• **PAGE TEXT**
▬▬▬▬▬▬

SSCI 221 INTRODUCTION TO CHINESE HISTORY AND CULTURE

Fall/Spring, 3 credit hours GER 6

This course introduces students to the major aspects of Chinese history and culture. The first seven weeks of the semester are focused on the history of China before 1949, particularly the major Chinese dynasties together with coverage of the historical events, people as well as their significance and influence; the second seven weeks cover a variety of topics related to post-1949 China’s political structure, economic reform, population policy and educational system, etc. The knowledge that the students have learned at the “history” stage enables them to have a deeper understanding of today’s China.

SSCI 271 CONTEMPORARY GLOBAL ISSUES

Fall/Spring, 3 credit hours GER 6

This course introduces students to global politics and issues through the lens of globalization. In this class, students will learn about how globalization relates to political systems, environmental issues, poverty, migration, human rights, terrorism, conflict, the economy and trade. The focus is on the interrelated nature of politics, society, and economics across the globe and on the shared future we forge.

▬▬▬▬▬▬

• **DATA PROVIDED**
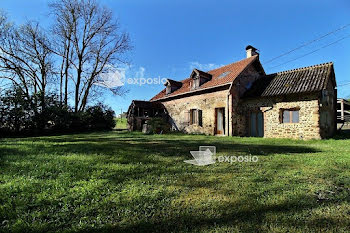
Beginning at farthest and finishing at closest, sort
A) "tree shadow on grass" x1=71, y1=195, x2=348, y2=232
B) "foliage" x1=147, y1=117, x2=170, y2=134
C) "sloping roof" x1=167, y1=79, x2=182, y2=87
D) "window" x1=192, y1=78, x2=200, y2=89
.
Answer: "sloping roof" x1=167, y1=79, x2=182, y2=87
"window" x1=192, y1=78, x2=200, y2=89
"foliage" x1=147, y1=117, x2=170, y2=134
"tree shadow on grass" x1=71, y1=195, x2=348, y2=232

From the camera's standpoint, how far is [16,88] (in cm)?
1520

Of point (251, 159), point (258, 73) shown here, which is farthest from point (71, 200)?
point (258, 73)

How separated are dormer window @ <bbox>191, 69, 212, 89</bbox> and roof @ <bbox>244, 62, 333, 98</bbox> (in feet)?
12.7

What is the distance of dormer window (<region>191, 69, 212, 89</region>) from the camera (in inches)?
613

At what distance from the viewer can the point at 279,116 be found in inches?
449

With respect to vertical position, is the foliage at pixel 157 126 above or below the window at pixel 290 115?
below

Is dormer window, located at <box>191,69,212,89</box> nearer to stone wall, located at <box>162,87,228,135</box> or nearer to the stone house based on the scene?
the stone house

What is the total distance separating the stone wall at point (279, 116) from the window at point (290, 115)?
0.23 meters

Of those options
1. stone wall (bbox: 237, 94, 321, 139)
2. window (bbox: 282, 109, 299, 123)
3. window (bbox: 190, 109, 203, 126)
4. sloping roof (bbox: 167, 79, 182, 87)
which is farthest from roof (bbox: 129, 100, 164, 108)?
window (bbox: 282, 109, 299, 123)

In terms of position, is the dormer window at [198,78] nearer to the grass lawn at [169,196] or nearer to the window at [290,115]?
the window at [290,115]

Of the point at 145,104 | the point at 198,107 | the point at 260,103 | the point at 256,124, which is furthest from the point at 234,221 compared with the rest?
the point at 145,104

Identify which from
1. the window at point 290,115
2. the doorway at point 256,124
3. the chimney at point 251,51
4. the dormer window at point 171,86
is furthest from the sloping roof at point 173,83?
the window at point 290,115

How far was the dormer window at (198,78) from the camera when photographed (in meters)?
15.6

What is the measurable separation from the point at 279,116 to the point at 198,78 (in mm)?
6964
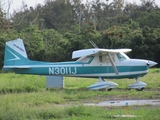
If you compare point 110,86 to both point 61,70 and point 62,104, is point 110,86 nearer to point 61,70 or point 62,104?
point 61,70

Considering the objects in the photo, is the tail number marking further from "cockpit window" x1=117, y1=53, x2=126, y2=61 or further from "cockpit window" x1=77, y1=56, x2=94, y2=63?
"cockpit window" x1=117, y1=53, x2=126, y2=61

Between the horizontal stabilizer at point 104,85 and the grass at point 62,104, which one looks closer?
the grass at point 62,104

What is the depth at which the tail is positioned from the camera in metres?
20.2

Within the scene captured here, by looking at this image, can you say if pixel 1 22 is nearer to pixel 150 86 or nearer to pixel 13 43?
pixel 13 43

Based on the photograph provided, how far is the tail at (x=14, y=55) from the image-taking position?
795 inches

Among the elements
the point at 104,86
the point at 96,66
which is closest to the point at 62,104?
the point at 104,86

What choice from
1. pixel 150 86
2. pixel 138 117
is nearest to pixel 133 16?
pixel 150 86

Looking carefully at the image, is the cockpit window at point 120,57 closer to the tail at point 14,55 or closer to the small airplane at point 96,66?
the small airplane at point 96,66

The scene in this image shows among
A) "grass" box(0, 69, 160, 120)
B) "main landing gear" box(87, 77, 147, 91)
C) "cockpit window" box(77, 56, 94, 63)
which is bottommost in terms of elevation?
"main landing gear" box(87, 77, 147, 91)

▬▬▬▬▬▬

• **WHAT YOU NEED TO DO**
1/ Duplicate the course descriptions word for word, starting at "This course introduces students to the" and ending at "of today’s China.".
2/ According to the course descriptions, is each statement true? Answer yes or no for each, quoting the words that decide it.
(a) The first seven weeks of SSCI 221 cover China's history before 1949.
(b) SSCI 271 is offered only in the fall.
(c) SSCI 221 is worth four credit hours.
3/ In the course descriptions, through what lens does SSCI 271 introduce students to global politics and issues?
Answer from the course descriptions alone.

• **RESPONSES PER TASK**
1/
This course introduces students to the major aspects of Chinese history and culture. The first seven weeks of the semester are focused on the history of China before 1949, particularly the major Chinese dynasties together with coverage of the historical events, people as well as their significance and influence; the second seven weeks cover a variety of topics related to post-1949 China’s political structure, economic reform, population policy and educational system, etc. The knowledge that the students have learned at the “history” stage enables them to have a deeper understanding of today’s China.

2/
(a) Yes: "The first seven weeks of the semester are focused on the history of China before 1949"
(b) No: "Fall/Spring, 3 credit hours GER 6"
(c) No: "Fall/Spring, 3 credit hours GER 6"

3/ Through the lens of globalization.